My question is, if this was to serve some need of internet users, why
does port 25 work and not port 80?

i wouldn't speak for verisign on that point even if i knew the facts
(which i don't) but i'm guessing that the internet today has mostly
just got web browsers on it, and verisign is principally concerned
with those people.

So, I'm curious as to your opinion about the bigger issue. Maybe it
has been stated somewhere else, and if it has, please direct me to
it. I've read all of your posts about this on nanog, and you do an
excellent job of staying neutral. You point out that what Verisign is
doing is technically valid and therefore shouldn't be addressed with a
technical "solution", but you also release a patch for Bind to
accomodate obvious demand (and to save users the hassle of
implementing half-assed patches with hardcoded A records). However,
you do so without actually stating whether or not you think the
wildcards are a (policy) problem or not.

let me be clear on that point, then. i've now heard some people from
icann's various committees and boards say that they either were not
consulted, or that they were consulted and they advised against this,
and they feel rather strongly that these wildcards should not have
been put in. so, there is a policy problem, which is that folks don't
agree as to whether verisign is the owner or the steward for .com and
.net, and folks don't agree on whose permission is needed for what.

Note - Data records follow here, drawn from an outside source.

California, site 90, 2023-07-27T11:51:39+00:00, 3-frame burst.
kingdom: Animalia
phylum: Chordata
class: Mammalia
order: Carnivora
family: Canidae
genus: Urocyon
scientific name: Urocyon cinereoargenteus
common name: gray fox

i would like to see that policy problem resolved, but i have no part
in it, and i don't actually care which way it's resolved, so long as
it is resolved. we all need to know whether verisign is the owner or
steward, and we all need to know whose permission is needed for what,
and we all need to know what to expect. resolving the policy problems
will give us all those things. so, i hope that someone (else) resolves
those policy problems. (if y'all need me i'll be out washing my cat.)

You point out that there is high-level ambiguity about the
relationship between DOC, ICANN, and Verisign, and about whether or
not Verisign should have the public's interest in mind.

speaking as an individual, and not as a party to policy discussions
between the people who need to set and follow policies in this arena,
i can say:

                                                        Do you think
they should have the public's interest in mind?

yes. because any tld who does not do this gives ammo to the kooks who
want to set up their own alternative namespace. that would be bad for
the public since it would be even more chaotic than what we have now,
and chaos is expensive and painful.

                                                 And do you think the
wildcards are in the public's interest?

no. i liked it better when's parent domain (com) had no wildcard,
so that if someone mistyped my domain name they got a hard dns error rather
than a verisign search page or mail error.

I can certainly empathize with wanting to stay neutral, but I think we
need somebody who carries substantial influence in the name resolution
community to have strong opinions about such a poor policy decision.

i sure hope you find her (or him). good luck with that. see you all in
san diego (usenix) next month, when i shall joyously lampoon all of this
bitrot during my invited talk on the subject of internet governance.